Sejak pertama aku menginjakkan kaki di sebuah tempat yang lumayan tua, yang terletak di jalan utama yang menghubungkan antara Surabaya- Bali, aku merasa tak pantas tinggal di tempat ini. Suasana yang mungkin baru kali ini aku temui. Kuberanikan ketika itu keliling lingkungan calon tempat yang akan kutinggali setelah ini, itung-itung untuk observasi. Ketika waktu makan siang tiba, rasanya aku tak percaya ketika kulihat segerombolan anak-anak lugu menuju suatu tempat yang mereka sebut “math’am”, aku juga tak percaya mereka ada yang makan di tutup panci untuk lima orang, makan sepiring berdua, setelah makan ngantri minum air kran. Dan ketika itu aku berpikir bisa gak ya aku nanti tinggal di tempat ini ? Tapi nampaknya setelah aku pikir-pikir seru juga untuk di coba suasana seperti yang baru tadi aku lihat.

※

[Tugas Pengerjaan]
1) Dalam teks tentang kesan pertama di calon tempat tinggal baru, apa sebutan anak-anak untuk tempat yang mereka tuju ketika waktu makan siang tiba?
2) Teruskan teks tentang kesan pertama di calon tempat tinggal baru itu, dimulai setelah kalimat terakhirnya.

[Data yang Diberikan]
※

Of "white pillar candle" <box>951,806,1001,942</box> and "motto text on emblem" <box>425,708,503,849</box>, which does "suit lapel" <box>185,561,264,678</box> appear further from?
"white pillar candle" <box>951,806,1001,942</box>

※

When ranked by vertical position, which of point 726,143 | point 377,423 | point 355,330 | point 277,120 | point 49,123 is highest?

※

[Hasil Latihan]
1) Mereka menyebutnya “math’am”.

2)
Setelah hari H ku putuskan untuk berangkat ke tempat yang beberapa hari yang lalu telah ku observasi. Tak lupa aku pamit dan sungkem kepada kedua orang tuaku, adik-adikku, tetangga sebelah pun tak lupa aku pamiti. Akhirnya dengan modal bismillah dan nekat serta tas bututku aku berangkat menuju tempat tujuan. Di tengah perjalanan aku sempat berpikir mungkinkah aku kuat tinggal di tempat itu nanti ? mau mandi harus antri, mau makan harus antri, jauh dengan keluarga juga, jauh dengan teman-teman rumah juga. Ahh.. biarlah semua itu membayang- bayangiku di sepanjang perjalanan ini. Dengan modal bismillah dan mengharap ridhoNya yang telah aku ikrarkan sejak aku mulai berangkat dari rumah tadi aku yakin pasti bisa.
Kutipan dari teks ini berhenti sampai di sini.